Metadata-Version: 2.1
Name: florin
Version: 0.0.2.post1
Summary: Fast image segmentation without needing to learn a thing.
Home-page: https://github.com/jeffkinnison/florin
Author: Jeff Kinnison, Elia Shahbazi
Author-email: jkinniso@nd.edu, ashahbaz@nd.edu
License: UNKNOWN
Description: # florin: Flexible Learning-Free Reconstruction of Neural Circuits
        
        FLoRIN is a framework for carrying out computer vision pipelines locally or at
        scale.
        
        # Why FLoRIN?
        
        - Designed from the ground up for large-scale image processing (think images
          with 10^4, 10^5, 10^6+ pixels).
        - Provides the custom N-Dimensional Neighborhood Thresholding method, which has
          been shown to outperform other thresholding methods at segmenting neural
          microsopy data.
        - Out of the box serial, parallel, and distributed processing.

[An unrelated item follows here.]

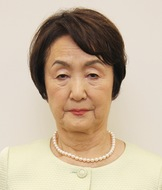 2021 横浜市長選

        - Utilizes CPU (numpy) vectorized operations and methods from scientific python
          libraries.
        - Enables pipeline reuse. Create one image processing pipeline, serialize it,
          and move it to another machine running FLoRIN.
        
        # Target Audience
        
        FLoRIN was originally designed as a pipeline for segmenting and reconstructing
        volumes of neural microscopy data, allowing neuroscientists to quickly process
        large volumes of data without needing to use any machine learning.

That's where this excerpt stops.